Ting Lu, China economist for Bank of America-Merrill Lynch, believes it’s clear that the Chinese government will have to continue its tightening measures, especially home purchase restrictions through 2012 to bring down home prices.

But he thinks that some measures like the home purchase restrictions (HPR) in lower-tiers cities are overdone and can not be sustained. Lu also expects that the government will have to ease some of the HPRs at the end of the year and says there it ‘no need to become overly bearish on property [fixed asset investment] FAI growth’. FAI is a measure of capital spending.

The Renminbi

Yuan appreciation has been a sore point for China with countries like the U.S. calling for Beijing to allow it to appreciate. Jiabao said the yuan has reached equilibrium level and said China will continue its exchange rate reform by allowing more two-way volatility of RMB-USD. Lu said: “China should avoid significant and sustained yuan depreciation this year due to uncertain global environment and the need for stability during the year of leadership change.”

Growth Target

Jiabao said China’s lower growth target of 7.5 per cent in 2012 – from previous estimates of 8 per cent – reflects Beijing’s efforts to change its growth model by being less dependent on energy and resources. Lu says markets over-reacted to the 7.5 per cent growth target.

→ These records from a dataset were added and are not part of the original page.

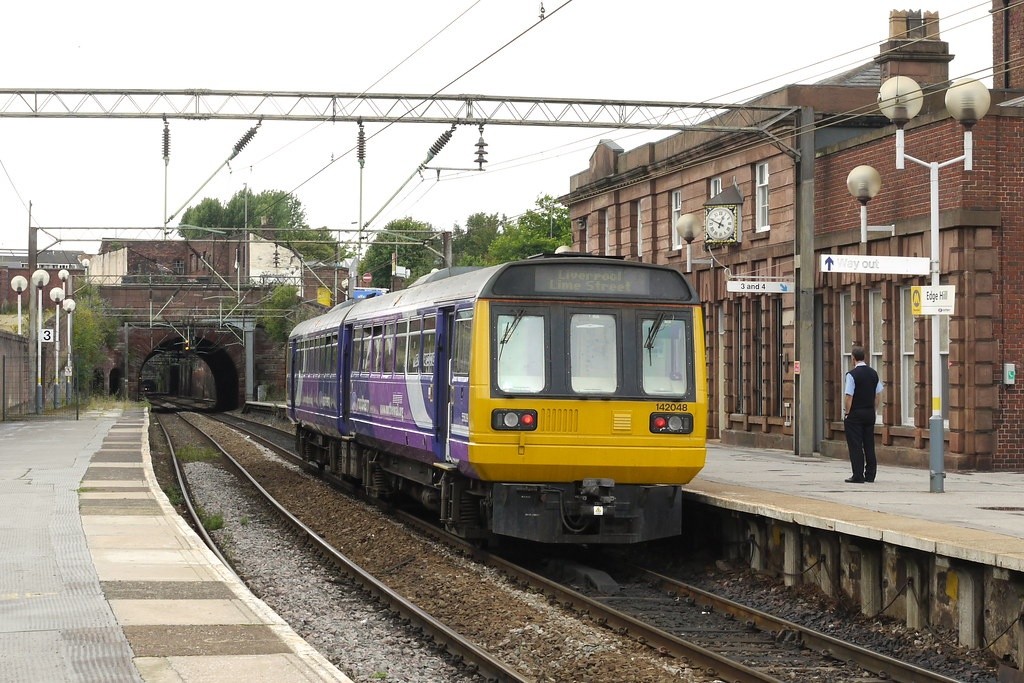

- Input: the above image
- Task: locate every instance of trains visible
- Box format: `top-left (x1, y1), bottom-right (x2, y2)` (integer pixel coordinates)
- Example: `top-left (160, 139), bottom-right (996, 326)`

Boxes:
top-left (281, 248), bottom-right (710, 555)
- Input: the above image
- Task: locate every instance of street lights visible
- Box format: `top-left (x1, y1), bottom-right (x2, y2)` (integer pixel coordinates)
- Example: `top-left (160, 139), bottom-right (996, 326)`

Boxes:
top-left (33, 269), bottom-right (51, 417)
top-left (63, 299), bottom-right (76, 409)
top-left (49, 287), bottom-right (64, 411)
top-left (9, 274), bottom-right (30, 336)
top-left (877, 76), bottom-right (994, 492)
top-left (58, 269), bottom-right (70, 304)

Jiabao called for more political reforms and warned that China’s failure to bring about more reforms could result in another cultural revolution – a reference to the protests from 1966 through 1976. Lu said China needs both social political reforms but is not likely to see many in 2012 – 2013 because of the leadership change – a time at which politicians tend to be more conservative than usual.